Bedtime for children may become a positive ritual, and may include bathing and taking oral hygiene measures, listening to a bedtime story, singing or listening to a song, nursery rhyme or lullaby, and getting dressed in pajamas. It may also include a simple Prayer in religious families.
In some families, bedtime is an important bonding period for parents and children. The routines of bedtime can be an opportunity to spend quality time with a child, discussing emotional concepts such as views of daytime experiences, expressing interests as plans for the next day, and learning, for example with a book. It plays a key part in many parenting styles.
Bedtime prescribed by adults may start as early as 8:30 PM, or in some extreme cases, even earlier.
Children refusing to go to bed, or unwilling to go to bed, or even scared to fall asleep, is a common problem. The causes of the reluctance may include:
- Fear of darkness (also known nyctophobia),
- Inability to sleep also called insomnia which also results in boredom, often a symptom of hyperactivity or too long in bed,
- Curiosity about what is going on beyond their bedroom (such as what parents are doing),
- A circadian rhythm sleep disorder or another sleep disorder.
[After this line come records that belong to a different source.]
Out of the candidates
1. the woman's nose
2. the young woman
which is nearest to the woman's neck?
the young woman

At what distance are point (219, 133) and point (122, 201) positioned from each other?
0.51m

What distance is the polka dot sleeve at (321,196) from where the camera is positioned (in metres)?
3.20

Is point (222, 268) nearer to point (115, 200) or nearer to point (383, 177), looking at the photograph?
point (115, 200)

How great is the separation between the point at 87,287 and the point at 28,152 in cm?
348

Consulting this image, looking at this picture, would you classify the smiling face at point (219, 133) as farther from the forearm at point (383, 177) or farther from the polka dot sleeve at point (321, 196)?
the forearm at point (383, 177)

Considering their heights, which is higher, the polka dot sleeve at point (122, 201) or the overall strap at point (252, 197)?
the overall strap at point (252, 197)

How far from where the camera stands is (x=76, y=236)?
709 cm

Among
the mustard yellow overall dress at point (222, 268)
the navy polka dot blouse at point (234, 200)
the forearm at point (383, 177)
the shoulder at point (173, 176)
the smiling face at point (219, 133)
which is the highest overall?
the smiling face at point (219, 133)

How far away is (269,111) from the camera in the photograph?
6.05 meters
Growing children (particularly teenagers) need more sleep than others, but may be reluctant to go to bed at a suitable time, while their morning is scheduled by an alarm clock and appointments. This can become a significant developmental issue for months or years.
In adults, changes in sleep and bedtime may occur due to shift work, often creating severe problems with sleep rhythms. Natural sleeping rhythms lead to individually appropriate bedtimes, varying according to a person's chronotype.
Sometimes the term is used to mean simply "time for bed," similar to curfew, as in "It's past my bedtime."
In boarding schools and on trips or holidays that involve young people, the equivalent of bedtime is lights-out; a term also used in prisons and in sleep research.